In a new book titled “The Golden Donors: A New Anatomy of the Great Foundations” (E. P. Dutton; $25), Nielsen assays the quality of philanthropy at America’s 36 largest foundations, which together have $22 billion in assets, about one-third of the assets of all 23,770 foundations in America.

Nielsen, 68, also alleges flaws and follies at such prominent institutions as the Ford Foundation, the nation’s biggest, the Rockefeller Foundation, long acknowledged as the most prestigious, and the MacArthur Foundation, which financed his new study.

Nielsen, a former Ford Foundation officer and New Yorker writer, is the philanthropic consultant to Atlantic Richfield and has advised such wealthy people as J. Paul Getty and the Hall greeting card family on how to establish their philanthropies. (Nielsen said he urged Getty not to create an operating foundation, saying it would distort world art prices, but his advice was rejected.)

Nielsen first examined the state of philanthropy in “The Big Foundations,” a 1972 book that stirred winds of change in the rarefied air of many major foundations. The book infuriated many foundation trustees, and is widely believed to have cost a few foundation executives their jobs, but it also has won praise for its long-term effect in prompting major improvements at many foundations, notably California’s James Irvine Foundation, which 13 years ago Nielsen called “one of the four warts on the face of philanthropy.”
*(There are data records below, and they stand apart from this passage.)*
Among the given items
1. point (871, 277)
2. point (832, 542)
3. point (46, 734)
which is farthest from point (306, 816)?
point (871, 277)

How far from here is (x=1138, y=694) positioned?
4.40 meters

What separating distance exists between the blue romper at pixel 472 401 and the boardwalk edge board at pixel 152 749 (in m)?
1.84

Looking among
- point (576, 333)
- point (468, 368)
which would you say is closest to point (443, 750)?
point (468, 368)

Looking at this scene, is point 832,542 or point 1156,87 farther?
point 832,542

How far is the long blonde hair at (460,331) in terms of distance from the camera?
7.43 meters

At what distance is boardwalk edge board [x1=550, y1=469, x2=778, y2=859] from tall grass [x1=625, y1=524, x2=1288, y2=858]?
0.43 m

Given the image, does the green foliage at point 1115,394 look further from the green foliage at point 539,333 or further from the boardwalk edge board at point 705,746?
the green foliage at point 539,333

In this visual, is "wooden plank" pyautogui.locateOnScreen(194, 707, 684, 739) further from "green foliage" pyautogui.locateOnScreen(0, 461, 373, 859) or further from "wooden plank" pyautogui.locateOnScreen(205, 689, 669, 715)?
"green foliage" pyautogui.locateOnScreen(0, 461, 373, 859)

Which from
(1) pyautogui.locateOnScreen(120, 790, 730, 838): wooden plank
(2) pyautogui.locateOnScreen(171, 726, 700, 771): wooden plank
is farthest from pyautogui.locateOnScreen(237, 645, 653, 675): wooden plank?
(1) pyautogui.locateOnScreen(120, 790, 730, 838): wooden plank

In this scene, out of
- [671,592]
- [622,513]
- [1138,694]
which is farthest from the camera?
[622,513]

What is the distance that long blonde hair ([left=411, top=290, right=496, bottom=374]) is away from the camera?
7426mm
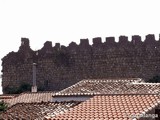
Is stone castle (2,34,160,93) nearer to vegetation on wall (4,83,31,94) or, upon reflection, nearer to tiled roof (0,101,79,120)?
vegetation on wall (4,83,31,94)

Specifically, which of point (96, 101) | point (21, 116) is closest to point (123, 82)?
point (21, 116)

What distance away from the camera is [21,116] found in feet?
42.0

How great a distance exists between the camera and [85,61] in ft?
125

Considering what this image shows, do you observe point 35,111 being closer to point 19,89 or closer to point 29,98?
point 29,98

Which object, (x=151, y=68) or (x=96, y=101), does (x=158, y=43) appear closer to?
(x=151, y=68)

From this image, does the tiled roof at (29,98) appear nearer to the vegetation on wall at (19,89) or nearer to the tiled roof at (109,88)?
the tiled roof at (109,88)

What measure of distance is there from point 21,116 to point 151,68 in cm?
2491

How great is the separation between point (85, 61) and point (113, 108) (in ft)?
92.2

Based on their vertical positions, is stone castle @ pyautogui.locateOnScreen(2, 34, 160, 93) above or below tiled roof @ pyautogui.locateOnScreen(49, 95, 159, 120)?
above

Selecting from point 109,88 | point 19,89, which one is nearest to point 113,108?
point 109,88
His new book, written in an Olympian voice and relying heavily on unnamed sources, has also upset many foundation trustees and executives. But more than a dozen leading nonprofit executives and trustees told The Times that despite what each regards as serious flaws in Nielsen’s approach, they believe “The Golden Donors” will have an important long-term impact on the grant-making policies of major foundations.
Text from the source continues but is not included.